Alors, je détortille et tortillonne le trombones, pour former boucles, noeuds et courbes s’apparentant à mon état agité.
Il est rare que je me laisse aller à écrire sans point focal clair, exercice pourtant bénéfique.
Je n’écris pas assez souvent à mon goût, je tiens le rythme comme je peux. Quelques fois par semaine, je prends d’assaut mon clavier, ma main parcourt la page blanche, virtuelle ou réelle, et je m’élance d’un sujet à un autre, explorant un thème après l’autre, une heure à la fois.

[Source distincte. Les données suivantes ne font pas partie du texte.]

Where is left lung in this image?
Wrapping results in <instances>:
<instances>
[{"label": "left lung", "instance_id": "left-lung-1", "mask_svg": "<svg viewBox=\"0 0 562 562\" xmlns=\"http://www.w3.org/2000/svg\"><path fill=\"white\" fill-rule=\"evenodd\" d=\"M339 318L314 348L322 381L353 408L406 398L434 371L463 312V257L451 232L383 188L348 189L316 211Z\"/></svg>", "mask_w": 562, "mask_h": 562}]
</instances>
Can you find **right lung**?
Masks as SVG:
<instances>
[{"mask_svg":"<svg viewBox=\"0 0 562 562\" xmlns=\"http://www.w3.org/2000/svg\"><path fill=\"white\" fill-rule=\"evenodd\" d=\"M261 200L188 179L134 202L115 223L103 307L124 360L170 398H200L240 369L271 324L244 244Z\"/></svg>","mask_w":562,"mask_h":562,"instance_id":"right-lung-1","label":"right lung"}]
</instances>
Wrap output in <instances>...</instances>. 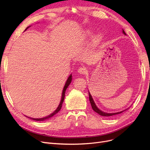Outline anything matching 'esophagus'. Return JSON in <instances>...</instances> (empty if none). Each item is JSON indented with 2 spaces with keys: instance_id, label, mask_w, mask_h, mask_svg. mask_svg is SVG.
Instances as JSON below:
<instances>
[{
  "instance_id": "1",
  "label": "esophagus",
  "mask_w": 150,
  "mask_h": 150,
  "mask_svg": "<svg viewBox=\"0 0 150 150\" xmlns=\"http://www.w3.org/2000/svg\"><path fill=\"white\" fill-rule=\"evenodd\" d=\"M78 72L80 74H84L86 72H87V69H86V68L84 67H79Z\"/></svg>"
}]
</instances>
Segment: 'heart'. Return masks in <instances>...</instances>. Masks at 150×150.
Returning a JSON list of instances; mask_svg holds the SVG:
<instances>
[{"label": "heart", "mask_w": 150, "mask_h": 150, "mask_svg": "<svg viewBox=\"0 0 150 150\" xmlns=\"http://www.w3.org/2000/svg\"><path fill=\"white\" fill-rule=\"evenodd\" d=\"M88 34L89 35H91V33H88ZM101 39H102V37L101 35L100 34H98L97 35H96V37L94 38V42L95 44H97V43H99V42L101 41Z\"/></svg>", "instance_id": "b5f03b06"}]
</instances>
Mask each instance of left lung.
Returning a JSON list of instances; mask_svg holds the SVG:
<instances>
[{"instance_id":"1","label":"left lung","mask_w":150,"mask_h":150,"mask_svg":"<svg viewBox=\"0 0 150 150\" xmlns=\"http://www.w3.org/2000/svg\"><path fill=\"white\" fill-rule=\"evenodd\" d=\"M122 33H123L125 34V33L124 30H122ZM89 101H90V103H91V107L93 108V110L95 111L97 113H98V114L99 115L101 116H113V115H118V114H120V113L124 111H121V112H115V113H107V112H103L102 111H101L100 110H99V109L97 108V106H96V104H95L93 99L91 97V95L90 94V93H89Z\"/></svg>"}]
</instances>
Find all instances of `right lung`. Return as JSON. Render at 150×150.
<instances>
[{
    "instance_id": "obj_1",
    "label": "right lung",
    "mask_w": 150,
    "mask_h": 150,
    "mask_svg": "<svg viewBox=\"0 0 150 150\" xmlns=\"http://www.w3.org/2000/svg\"><path fill=\"white\" fill-rule=\"evenodd\" d=\"M28 28H29V27H28ZM28 28H27V29H28ZM26 29H25V30H26ZM71 80H72V76L70 75V76L69 77V78H68V79H67V81H66V83L65 86H64V89H63V91H62V98H61V102H60L58 108H57V110H56L55 111H54L53 113H52L51 115H50L49 116H47V117H43V118H39V119H38H38L30 118V119L33 120H35V121H44V120H47V119L50 118V117H51L53 116L54 115H55L56 114H57V113L61 110V107H62V103H63V101H64V99L66 90V89L67 88L68 86H69V85L70 84V83H71ZM29 118H30V117H29Z\"/></svg>"
}]
</instances>
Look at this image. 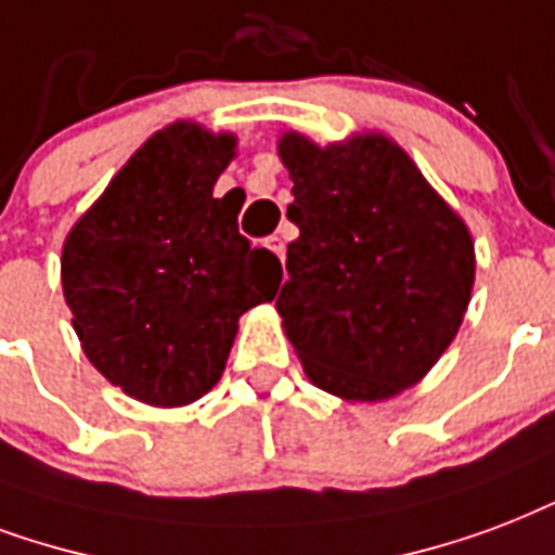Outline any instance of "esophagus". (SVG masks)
<instances>
[{
    "label": "esophagus",
    "instance_id": "34e87169",
    "mask_svg": "<svg viewBox=\"0 0 555 555\" xmlns=\"http://www.w3.org/2000/svg\"><path fill=\"white\" fill-rule=\"evenodd\" d=\"M268 247L276 253L279 259H285V241L279 238V235H273V238H268Z\"/></svg>",
    "mask_w": 555,
    "mask_h": 555
}]
</instances>
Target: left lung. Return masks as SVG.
<instances>
[{
	"label": "left lung",
	"instance_id": "obj_1",
	"mask_svg": "<svg viewBox=\"0 0 555 555\" xmlns=\"http://www.w3.org/2000/svg\"><path fill=\"white\" fill-rule=\"evenodd\" d=\"M276 147L299 227L276 299L287 340L320 390L392 399L428 375L463 325L472 232L384 133L317 145L287 130Z\"/></svg>",
	"mask_w": 555,
	"mask_h": 555
}]
</instances>
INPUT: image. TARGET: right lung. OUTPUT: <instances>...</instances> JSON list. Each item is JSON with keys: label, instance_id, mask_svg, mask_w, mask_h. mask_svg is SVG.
<instances>
[{"label": "right lung", "instance_id": "1", "mask_svg": "<svg viewBox=\"0 0 555 555\" xmlns=\"http://www.w3.org/2000/svg\"><path fill=\"white\" fill-rule=\"evenodd\" d=\"M235 133L180 118L156 130L63 241L61 282L90 363L130 399L185 408L221 380L244 311L282 264L215 197Z\"/></svg>", "mask_w": 555, "mask_h": 555}]
</instances>
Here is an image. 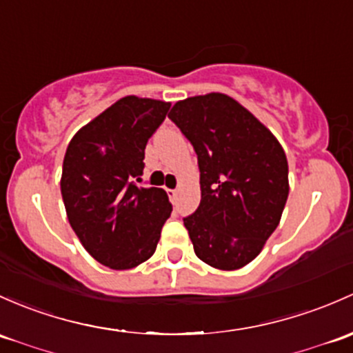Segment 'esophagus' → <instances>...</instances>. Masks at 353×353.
I'll return each mask as SVG.
<instances>
[{
	"label": "esophagus",
	"mask_w": 353,
	"mask_h": 353,
	"mask_svg": "<svg viewBox=\"0 0 353 353\" xmlns=\"http://www.w3.org/2000/svg\"><path fill=\"white\" fill-rule=\"evenodd\" d=\"M167 194H169L170 201H172V203H176V199H177V194H179V191H177V189H167Z\"/></svg>",
	"instance_id": "1"
}]
</instances>
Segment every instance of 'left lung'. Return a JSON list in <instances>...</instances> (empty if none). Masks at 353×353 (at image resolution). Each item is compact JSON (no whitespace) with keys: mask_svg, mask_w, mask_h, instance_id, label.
Listing matches in <instances>:
<instances>
[{"mask_svg":"<svg viewBox=\"0 0 353 353\" xmlns=\"http://www.w3.org/2000/svg\"><path fill=\"white\" fill-rule=\"evenodd\" d=\"M169 118L198 154L201 203L184 218L194 254L214 269H242L283 216L289 194L284 148L223 92L181 99Z\"/></svg>","mask_w":353,"mask_h":353,"instance_id":"8db88e82","label":"left lung"}]
</instances>
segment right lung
<instances>
[{"instance_id": "add662e5", "label": "right lung", "mask_w": 353, "mask_h": 353, "mask_svg": "<svg viewBox=\"0 0 353 353\" xmlns=\"http://www.w3.org/2000/svg\"><path fill=\"white\" fill-rule=\"evenodd\" d=\"M170 103L125 96L70 139L61 192L68 220L88 254L113 270L148 261L172 205L161 188L137 186L145 145Z\"/></svg>"}]
</instances>
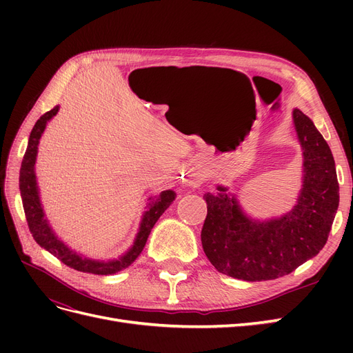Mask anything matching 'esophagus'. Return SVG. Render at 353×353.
Returning a JSON list of instances; mask_svg holds the SVG:
<instances>
[{
	"instance_id": "34e87169",
	"label": "esophagus",
	"mask_w": 353,
	"mask_h": 353,
	"mask_svg": "<svg viewBox=\"0 0 353 353\" xmlns=\"http://www.w3.org/2000/svg\"><path fill=\"white\" fill-rule=\"evenodd\" d=\"M201 178L200 176H197L196 174H193V175H191V178L187 181V184L188 185H193V187H199L200 184H201Z\"/></svg>"
}]
</instances>
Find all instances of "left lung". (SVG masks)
Wrapping results in <instances>:
<instances>
[{
    "label": "left lung",
    "instance_id": "8db88e82",
    "mask_svg": "<svg viewBox=\"0 0 353 353\" xmlns=\"http://www.w3.org/2000/svg\"><path fill=\"white\" fill-rule=\"evenodd\" d=\"M293 119L303 147L305 179L292 212L280 219L254 222L243 215L234 197L205 194L208 215L201 245L222 274L245 281L275 280L314 258L327 243L339 208L334 159L306 114L296 109Z\"/></svg>",
    "mask_w": 353,
    "mask_h": 353
}]
</instances>
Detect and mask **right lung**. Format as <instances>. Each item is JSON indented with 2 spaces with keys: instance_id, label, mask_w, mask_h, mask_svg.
Returning <instances> with one entry per match:
<instances>
[{
  "instance_id": "1",
  "label": "right lung",
  "mask_w": 353,
  "mask_h": 353,
  "mask_svg": "<svg viewBox=\"0 0 353 353\" xmlns=\"http://www.w3.org/2000/svg\"><path fill=\"white\" fill-rule=\"evenodd\" d=\"M57 112H59V108L51 109L50 112L42 114L37 121L34 130H32L29 137V143L22 160V166H20L19 187H20V194H22L23 209H25L29 231L32 234V237L35 239V241L41 245V248L47 249L51 254H54L57 259H60L63 263L70 266L73 270L82 271V272L101 274V275L117 272L126 268V266H130L138 256L141 254L144 245L147 243V239L150 236V231L154 227V223L157 222L160 215H162V213L170 206V203L175 200L176 193L174 190H165L148 203V210L145 212V215L143 218L138 237L132 245V249L128 252L123 258L113 262H95L90 259H83L79 254L73 253L60 240H57L54 232H52L51 228L48 227V222L44 218V212H42V206L39 203L38 190H37V178H35V160H37L39 138H41V134L46 130L47 122L52 116H56Z\"/></svg>"
}]
</instances>
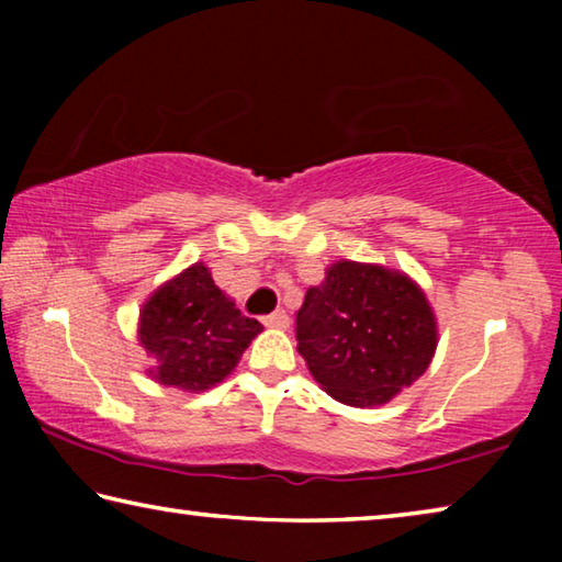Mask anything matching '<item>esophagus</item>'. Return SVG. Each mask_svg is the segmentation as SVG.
<instances>
[{
    "label": "esophagus",
    "mask_w": 562,
    "mask_h": 562,
    "mask_svg": "<svg viewBox=\"0 0 562 562\" xmlns=\"http://www.w3.org/2000/svg\"><path fill=\"white\" fill-rule=\"evenodd\" d=\"M262 322H265V327H272V329H288L290 327V317H288V312H284V310H274L272 315H268Z\"/></svg>",
    "instance_id": "obj_1"
}]
</instances>
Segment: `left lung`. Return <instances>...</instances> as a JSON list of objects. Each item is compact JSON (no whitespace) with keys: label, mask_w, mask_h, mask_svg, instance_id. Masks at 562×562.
Instances as JSON below:
<instances>
[{"label":"left lung","mask_w":562,"mask_h":562,"mask_svg":"<svg viewBox=\"0 0 562 562\" xmlns=\"http://www.w3.org/2000/svg\"><path fill=\"white\" fill-rule=\"evenodd\" d=\"M439 345L434 307L418 282L384 265L337 260L304 294L297 351L339 404L374 408L412 386Z\"/></svg>","instance_id":"8db88e82"}]
</instances>
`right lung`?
<instances>
[{
    "label": "right lung",
    "mask_w": 562,
    "mask_h": 562,
    "mask_svg": "<svg viewBox=\"0 0 562 562\" xmlns=\"http://www.w3.org/2000/svg\"><path fill=\"white\" fill-rule=\"evenodd\" d=\"M260 331V322L240 315L203 262L154 290L138 317V345L150 361L146 374L188 394L221 384Z\"/></svg>",
    "instance_id": "add662e5"
}]
</instances>
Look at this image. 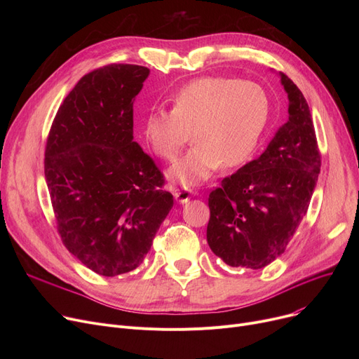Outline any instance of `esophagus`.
<instances>
[{
    "label": "esophagus",
    "mask_w": 359,
    "mask_h": 359,
    "mask_svg": "<svg viewBox=\"0 0 359 359\" xmlns=\"http://www.w3.org/2000/svg\"><path fill=\"white\" fill-rule=\"evenodd\" d=\"M194 195H195V192H194L192 189H187V187H182V189H176V191H175V199H176L179 203L187 202Z\"/></svg>",
    "instance_id": "esophagus-1"
}]
</instances>
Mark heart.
Instances as JSON below:
<instances>
[{
	"instance_id": "heart-1",
	"label": "heart",
	"mask_w": 359,
	"mask_h": 359,
	"mask_svg": "<svg viewBox=\"0 0 359 359\" xmlns=\"http://www.w3.org/2000/svg\"><path fill=\"white\" fill-rule=\"evenodd\" d=\"M173 107H156L144 119V137L154 153L175 160L194 130L195 145L172 167L168 177L184 186L208 180L219 165L246 161L265 129L271 99L255 81L202 77L184 84Z\"/></svg>"
}]
</instances>
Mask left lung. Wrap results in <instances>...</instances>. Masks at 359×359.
Instances as JSON below:
<instances>
[{
	"instance_id": "left-lung-1",
	"label": "left lung",
	"mask_w": 359,
	"mask_h": 359,
	"mask_svg": "<svg viewBox=\"0 0 359 359\" xmlns=\"http://www.w3.org/2000/svg\"><path fill=\"white\" fill-rule=\"evenodd\" d=\"M288 94V121L265 153L244 164L208 198L206 240L234 268L262 269L285 252L307 214L318 179L320 151L303 93L279 72Z\"/></svg>"
}]
</instances>
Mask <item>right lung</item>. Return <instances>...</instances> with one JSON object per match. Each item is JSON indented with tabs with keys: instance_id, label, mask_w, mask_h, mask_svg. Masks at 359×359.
<instances>
[{
	"instance_id": "1",
	"label": "right lung",
	"mask_w": 359,
	"mask_h": 359,
	"mask_svg": "<svg viewBox=\"0 0 359 359\" xmlns=\"http://www.w3.org/2000/svg\"><path fill=\"white\" fill-rule=\"evenodd\" d=\"M149 69L110 64L75 84L52 122L45 177L64 246L102 276L138 268L173 206L134 141V102Z\"/></svg>"
}]
</instances>
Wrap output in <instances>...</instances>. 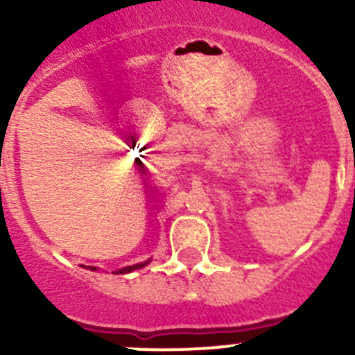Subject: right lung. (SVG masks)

Il y a peu d’ordre dans mes émotions. Une paix intérieure déchirée par un chagrin qui pèse toujours lourd sur mon coeur. Un rien réveille la tempête qui sommeille. Je ne peux me résoudre à tout balancer par-dessus le bastingage. D’un moment à l’autre, je tangue d’un côté ou de l’autre.
Comprenez-vous où j’en viens.
Libérer les phrases. Aérer les mots. Barricader les paragraphes. Escalader les pages. Écrire pour voir le monde dans un grain de sable. Jongler les mots pour ne pas se laisser entraîner par le branle universel de la danse macabre.
Transformer l’écriture en un véhicule d’expropriation de la douleur, en un applicateur de douceur.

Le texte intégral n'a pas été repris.